Her dad was quiet for several moments.
“What happened?” he asked.
She blinked mutely at the etching of her mum’s name, not knowing how to explain what she’d read in those notes nor how it was making her feel.
“Dad,” she heard herself say. “Why did you and Mum get divorced?”
Her dad made a quiet noise of surprise.
Understandable, she supposed. Neither she nor he had ever brought up her parents’ divorce. Rayna had never asked, and if her dad had mentioned it, he’d always skirted around the topic with hinting comments, but nothing ever so direct.
“I…” he started, then stopped and sighed. “We loved each other, Rayna. We did. Neither of us ever doubted that, and I don’t ever want you to either. But…maybe we married too young and didn’t really know who we were, or maybe we didn’t discuss the important stuff, thinking that love was enough, but we began realising that we wanted different things in life.
“I wanted a bigger family and to slow down, but your mum wanted to focus on her career. And we argued about it; there’s no hiding that. But it got to a point that we both realised the way we loved each other wasn’t enough to keep our relationship going. We were holding each other back from what we really wanted, and it wasn’t fair for one of us to ask the other to give up on that.
“Your mother would’ve been miserable if I’d asked her to cut down on her work at the lab,” her dad said. “And I couldn’t do that to her. She would’ve come to hate me, and that was the last thing I wanted. But I knew, I saw that I didn’t fit into the life she wanted to create, and she didn’t want to be a part of what I pictured for us. We had to give each other up, and thankfully, we loved each other enough to do it on good terms.”
The numbness encasing Rayna’s mind was cracking as she compared her father’s words to her relationship with Dominic.
“Did you ever regret it?” she asked quietly.
“At first? Yes, I did. It hurt, of course it hurt, knowing that love wasn’t enough to keep us together, that our marriage was over. I regretted that we didn’t become the couple we’d imagined we’d be when we first married.

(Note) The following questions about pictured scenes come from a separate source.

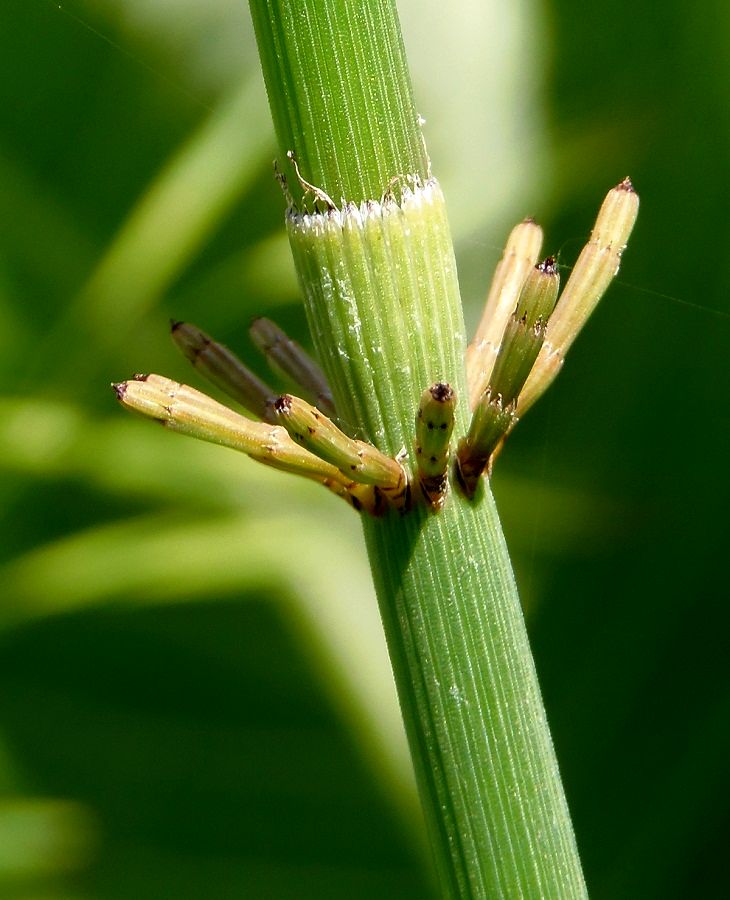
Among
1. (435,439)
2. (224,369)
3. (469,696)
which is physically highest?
(224,369)

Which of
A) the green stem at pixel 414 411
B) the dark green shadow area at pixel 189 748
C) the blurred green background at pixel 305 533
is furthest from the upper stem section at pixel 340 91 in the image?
the dark green shadow area at pixel 189 748

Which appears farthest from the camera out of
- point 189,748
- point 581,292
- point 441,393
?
point 189,748

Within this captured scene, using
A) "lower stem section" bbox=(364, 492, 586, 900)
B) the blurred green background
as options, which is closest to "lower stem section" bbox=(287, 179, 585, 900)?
"lower stem section" bbox=(364, 492, 586, 900)

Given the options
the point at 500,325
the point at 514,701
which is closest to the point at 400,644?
the point at 514,701

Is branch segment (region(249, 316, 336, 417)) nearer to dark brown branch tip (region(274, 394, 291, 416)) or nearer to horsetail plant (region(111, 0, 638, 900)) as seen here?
horsetail plant (region(111, 0, 638, 900))

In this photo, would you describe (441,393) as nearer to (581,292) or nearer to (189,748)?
(581,292)

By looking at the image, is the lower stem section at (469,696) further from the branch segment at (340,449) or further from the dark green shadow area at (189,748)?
the dark green shadow area at (189,748)

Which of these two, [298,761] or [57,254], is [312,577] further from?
[57,254]

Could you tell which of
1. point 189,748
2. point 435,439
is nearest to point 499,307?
point 435,439
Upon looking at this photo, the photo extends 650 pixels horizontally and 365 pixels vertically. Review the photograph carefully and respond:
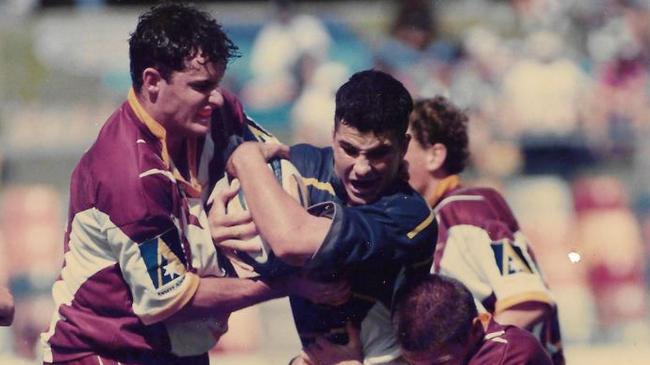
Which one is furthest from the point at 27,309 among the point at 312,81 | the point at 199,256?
the point at 199,256

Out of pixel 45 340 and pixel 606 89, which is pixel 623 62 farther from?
pixel 45 340

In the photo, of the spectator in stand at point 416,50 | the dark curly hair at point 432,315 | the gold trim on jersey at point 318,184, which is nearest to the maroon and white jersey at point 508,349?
the dark curly hair at point 432,315

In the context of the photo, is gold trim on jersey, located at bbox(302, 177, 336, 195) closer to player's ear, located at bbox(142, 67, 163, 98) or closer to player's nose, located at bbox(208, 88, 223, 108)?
player's nose, located at bbox(208, 88, 223, 108)

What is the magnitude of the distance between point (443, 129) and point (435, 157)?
0.11 m

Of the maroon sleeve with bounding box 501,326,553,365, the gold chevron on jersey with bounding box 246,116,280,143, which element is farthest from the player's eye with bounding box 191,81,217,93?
the maroon sleeve with bounding box 501,326,553,365

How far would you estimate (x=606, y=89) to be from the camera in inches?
439

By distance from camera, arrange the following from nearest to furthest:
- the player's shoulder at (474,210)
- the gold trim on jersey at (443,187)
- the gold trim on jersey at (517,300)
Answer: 1. the gold trim on jersey at (517,300)
2. the player's shoulder at (474,210)
3. the gold trim on jersey at (443,187)

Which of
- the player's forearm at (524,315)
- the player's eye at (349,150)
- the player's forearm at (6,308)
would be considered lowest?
the player's forearm at (524,315)

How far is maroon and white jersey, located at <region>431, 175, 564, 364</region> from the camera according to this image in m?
5.63

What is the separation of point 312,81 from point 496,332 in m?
6.14

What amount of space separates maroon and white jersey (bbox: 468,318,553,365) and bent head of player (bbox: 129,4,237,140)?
1.12 m

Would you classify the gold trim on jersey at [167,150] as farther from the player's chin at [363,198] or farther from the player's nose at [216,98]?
the player's chin at [363,198]

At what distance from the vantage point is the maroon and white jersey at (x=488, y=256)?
222 inches

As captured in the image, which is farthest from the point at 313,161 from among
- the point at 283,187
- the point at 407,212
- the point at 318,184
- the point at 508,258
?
the point at 508,258
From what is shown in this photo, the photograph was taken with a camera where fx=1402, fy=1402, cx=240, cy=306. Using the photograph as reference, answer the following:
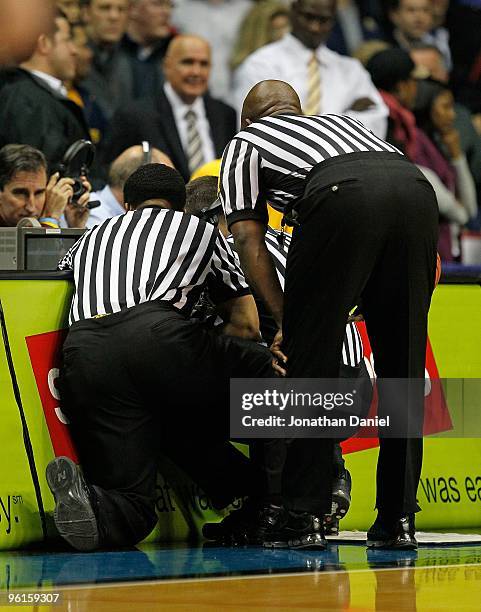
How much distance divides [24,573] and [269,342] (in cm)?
168

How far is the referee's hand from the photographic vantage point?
5.32 metres

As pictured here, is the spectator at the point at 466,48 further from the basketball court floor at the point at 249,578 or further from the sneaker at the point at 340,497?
the basketball court floor at the point at 249,578

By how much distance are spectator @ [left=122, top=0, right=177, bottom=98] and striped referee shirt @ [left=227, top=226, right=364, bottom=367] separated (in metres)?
5.02

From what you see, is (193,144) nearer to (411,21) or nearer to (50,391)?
(411,21)

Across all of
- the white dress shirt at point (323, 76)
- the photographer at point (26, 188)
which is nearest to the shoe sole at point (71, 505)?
the photographer at point (26, 188)

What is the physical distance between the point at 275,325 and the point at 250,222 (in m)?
0.74

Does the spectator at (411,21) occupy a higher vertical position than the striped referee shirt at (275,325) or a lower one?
higher

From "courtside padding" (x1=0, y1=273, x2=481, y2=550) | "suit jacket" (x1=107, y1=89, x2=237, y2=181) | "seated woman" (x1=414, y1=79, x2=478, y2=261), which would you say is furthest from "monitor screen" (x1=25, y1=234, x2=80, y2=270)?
"seated woman" (x1=414, y1=79, x2=478, y2=261)

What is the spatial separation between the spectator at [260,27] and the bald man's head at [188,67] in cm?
85

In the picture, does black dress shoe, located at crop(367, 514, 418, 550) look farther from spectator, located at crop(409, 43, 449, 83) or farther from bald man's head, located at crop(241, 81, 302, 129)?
spectator, located at crop(409, 43, 449, 83)

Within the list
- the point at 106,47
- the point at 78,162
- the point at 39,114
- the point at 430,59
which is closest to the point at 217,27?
the point at 106,47

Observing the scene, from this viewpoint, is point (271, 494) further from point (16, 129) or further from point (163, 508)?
point (16, 129)

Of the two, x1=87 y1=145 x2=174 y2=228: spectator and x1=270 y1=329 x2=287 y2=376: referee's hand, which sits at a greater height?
x1=87 y1=145 x2=174 y2=228: spectator

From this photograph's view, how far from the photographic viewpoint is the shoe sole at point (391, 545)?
5379mm
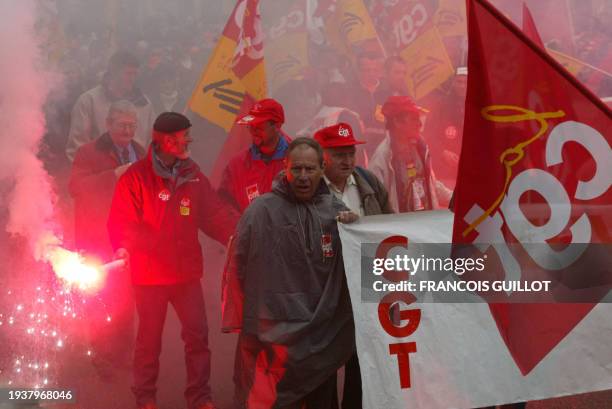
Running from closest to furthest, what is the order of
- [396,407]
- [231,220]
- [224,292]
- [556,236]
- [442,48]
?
[556,236], [396,407], [224,292], [231,220], [442,48]

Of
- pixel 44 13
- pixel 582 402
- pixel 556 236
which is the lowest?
pixel 582 402

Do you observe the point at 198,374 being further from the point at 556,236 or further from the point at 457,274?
the point at 556,236

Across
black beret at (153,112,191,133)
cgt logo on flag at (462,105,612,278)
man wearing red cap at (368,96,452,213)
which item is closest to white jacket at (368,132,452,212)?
man wearing red cap at (368,96,452,213)

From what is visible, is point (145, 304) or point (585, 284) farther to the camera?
point (145, 304)

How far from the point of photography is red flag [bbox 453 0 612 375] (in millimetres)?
3018

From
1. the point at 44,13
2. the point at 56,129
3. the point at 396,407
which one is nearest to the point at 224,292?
the point at 396,407

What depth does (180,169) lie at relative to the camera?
201 inches

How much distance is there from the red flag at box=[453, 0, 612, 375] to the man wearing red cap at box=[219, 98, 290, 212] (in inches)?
83.3

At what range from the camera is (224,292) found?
3623mm

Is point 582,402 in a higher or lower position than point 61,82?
lower

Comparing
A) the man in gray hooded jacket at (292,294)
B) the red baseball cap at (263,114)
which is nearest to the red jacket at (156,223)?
the red baseball cap at (263,114)

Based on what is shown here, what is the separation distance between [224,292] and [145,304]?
156cm

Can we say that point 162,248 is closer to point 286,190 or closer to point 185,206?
point 185,206

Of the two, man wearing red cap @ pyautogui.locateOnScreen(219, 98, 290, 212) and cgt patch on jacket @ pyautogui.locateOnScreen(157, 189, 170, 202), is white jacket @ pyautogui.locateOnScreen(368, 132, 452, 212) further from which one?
cgt patch on jacket @ pyautogui.locateOnScreen(157, 189, 170, 202)
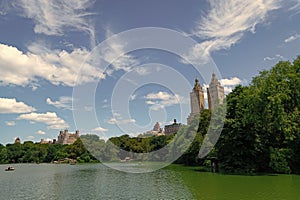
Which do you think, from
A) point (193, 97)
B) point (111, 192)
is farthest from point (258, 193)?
point (193, 97)

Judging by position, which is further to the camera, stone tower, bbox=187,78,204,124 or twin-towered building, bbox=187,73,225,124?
twin-towered building, bbox=187,73,225,124

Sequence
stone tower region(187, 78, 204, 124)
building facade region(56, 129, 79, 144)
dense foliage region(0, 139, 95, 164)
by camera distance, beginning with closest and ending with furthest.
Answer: dense foliage region(0, 139, 95, 164) < stone tower region(187, 78, 204, 124) < building facade region(56, 129, 79, 144)

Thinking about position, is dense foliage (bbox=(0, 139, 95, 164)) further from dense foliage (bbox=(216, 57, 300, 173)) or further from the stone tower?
dense foliage (bbox=(216, 57, 300, 173))

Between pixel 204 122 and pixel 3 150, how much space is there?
68261 millimetres

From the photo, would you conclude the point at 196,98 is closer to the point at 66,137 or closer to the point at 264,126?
the point at 264,126

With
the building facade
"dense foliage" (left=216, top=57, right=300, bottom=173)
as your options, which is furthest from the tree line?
the building facade

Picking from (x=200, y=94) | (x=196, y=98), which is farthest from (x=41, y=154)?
(x=200, y=94)

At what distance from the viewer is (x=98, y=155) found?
6500cm

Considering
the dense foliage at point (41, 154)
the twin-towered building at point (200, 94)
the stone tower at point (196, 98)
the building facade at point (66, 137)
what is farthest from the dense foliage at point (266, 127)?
the building facade at point (66, 137)

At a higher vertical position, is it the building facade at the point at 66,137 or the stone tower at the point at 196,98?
the stone tower at the point at 196,98

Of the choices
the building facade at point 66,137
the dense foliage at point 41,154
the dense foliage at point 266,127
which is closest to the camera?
the dense foliage at point 266,127

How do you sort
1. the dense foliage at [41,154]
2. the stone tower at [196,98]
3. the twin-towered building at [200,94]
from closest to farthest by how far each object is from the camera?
the dense foliage at [41,154]
the stone tower at [196,98]
the twin-towered building at [200,94]

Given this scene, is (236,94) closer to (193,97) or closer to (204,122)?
(204,122)

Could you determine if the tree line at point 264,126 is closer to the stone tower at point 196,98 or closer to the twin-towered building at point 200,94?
the stone tower at point 196,98
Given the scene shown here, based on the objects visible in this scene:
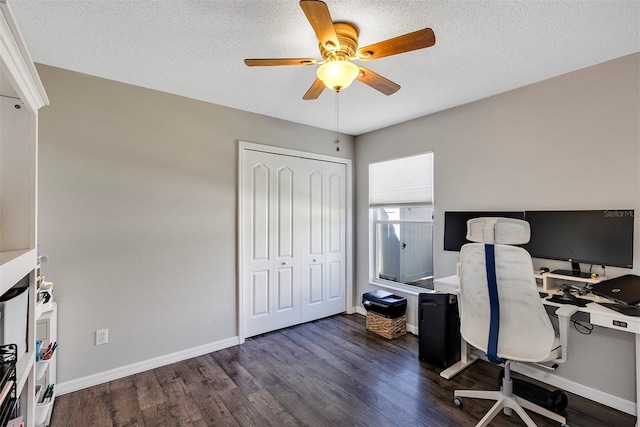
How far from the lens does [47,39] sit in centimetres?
194

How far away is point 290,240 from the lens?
144 inches

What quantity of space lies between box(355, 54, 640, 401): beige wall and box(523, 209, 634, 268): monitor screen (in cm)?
12

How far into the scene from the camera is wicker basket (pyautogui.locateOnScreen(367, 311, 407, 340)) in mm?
3318

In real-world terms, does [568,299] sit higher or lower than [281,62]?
lower

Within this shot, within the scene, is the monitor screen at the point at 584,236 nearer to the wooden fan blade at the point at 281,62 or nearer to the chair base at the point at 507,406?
the chair base at the point at 507,406

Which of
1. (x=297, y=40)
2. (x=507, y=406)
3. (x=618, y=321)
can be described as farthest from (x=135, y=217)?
(x=618, y=321)

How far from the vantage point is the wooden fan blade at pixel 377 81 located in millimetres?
1905

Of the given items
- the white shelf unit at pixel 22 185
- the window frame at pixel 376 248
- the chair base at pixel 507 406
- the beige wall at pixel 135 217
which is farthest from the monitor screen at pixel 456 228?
A: the white shelf unit at pixel 22 185

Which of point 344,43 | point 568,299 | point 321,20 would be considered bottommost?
point 568,299

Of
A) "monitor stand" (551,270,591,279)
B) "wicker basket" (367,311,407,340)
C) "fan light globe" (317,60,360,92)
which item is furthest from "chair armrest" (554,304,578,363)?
"fan light globe" (317,60,360,92)

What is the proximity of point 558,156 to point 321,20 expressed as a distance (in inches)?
88.1

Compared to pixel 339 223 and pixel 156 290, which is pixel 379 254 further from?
pixel 156 290

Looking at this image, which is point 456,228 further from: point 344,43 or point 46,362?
point 46,362

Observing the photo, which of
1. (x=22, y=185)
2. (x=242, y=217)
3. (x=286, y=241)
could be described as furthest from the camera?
(x=286, y=241)
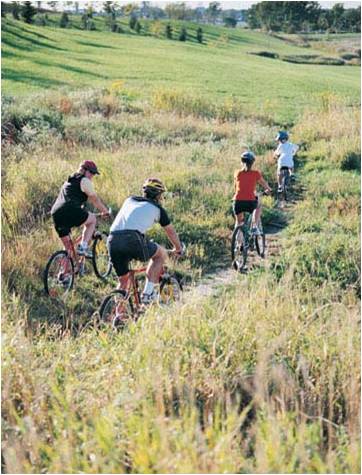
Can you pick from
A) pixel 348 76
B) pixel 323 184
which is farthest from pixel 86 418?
pixel 348 76

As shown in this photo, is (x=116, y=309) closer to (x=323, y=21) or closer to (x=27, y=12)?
(x=27, y=12)

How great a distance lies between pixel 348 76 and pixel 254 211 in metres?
40.5

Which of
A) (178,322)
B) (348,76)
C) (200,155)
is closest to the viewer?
(178,322)

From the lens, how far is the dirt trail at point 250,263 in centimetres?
1057

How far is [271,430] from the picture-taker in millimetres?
4262

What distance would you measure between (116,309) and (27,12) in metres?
64.3

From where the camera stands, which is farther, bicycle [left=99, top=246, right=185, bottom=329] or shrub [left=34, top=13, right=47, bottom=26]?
shrub [left=34, top=13, right=47, bottom=26]

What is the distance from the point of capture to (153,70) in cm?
4447

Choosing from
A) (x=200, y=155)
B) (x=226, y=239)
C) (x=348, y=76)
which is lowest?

“But after? No. How could I? We were both better for it. Happier with ourselves and for each other, and we ended up finding the people we were meant to be with. The ones who loved usandwanted what we did. Victor was the man I could never have been for your mother, and Isha wanted the slow life I did too.
“I know for you,” he continued, “it probably didn’t feel like a good thing. Divorce isn’t easy for children, even amicable ones. But I promise you, Rayna, leaving each other was the best thing Yasmin and I ever did for ourselves and for you too. If we hadn’t, it would have gotten to a point where our arguments would have hurt you more than they already did.”
“Hmm,” Rayna hummed, the sound hardly audible.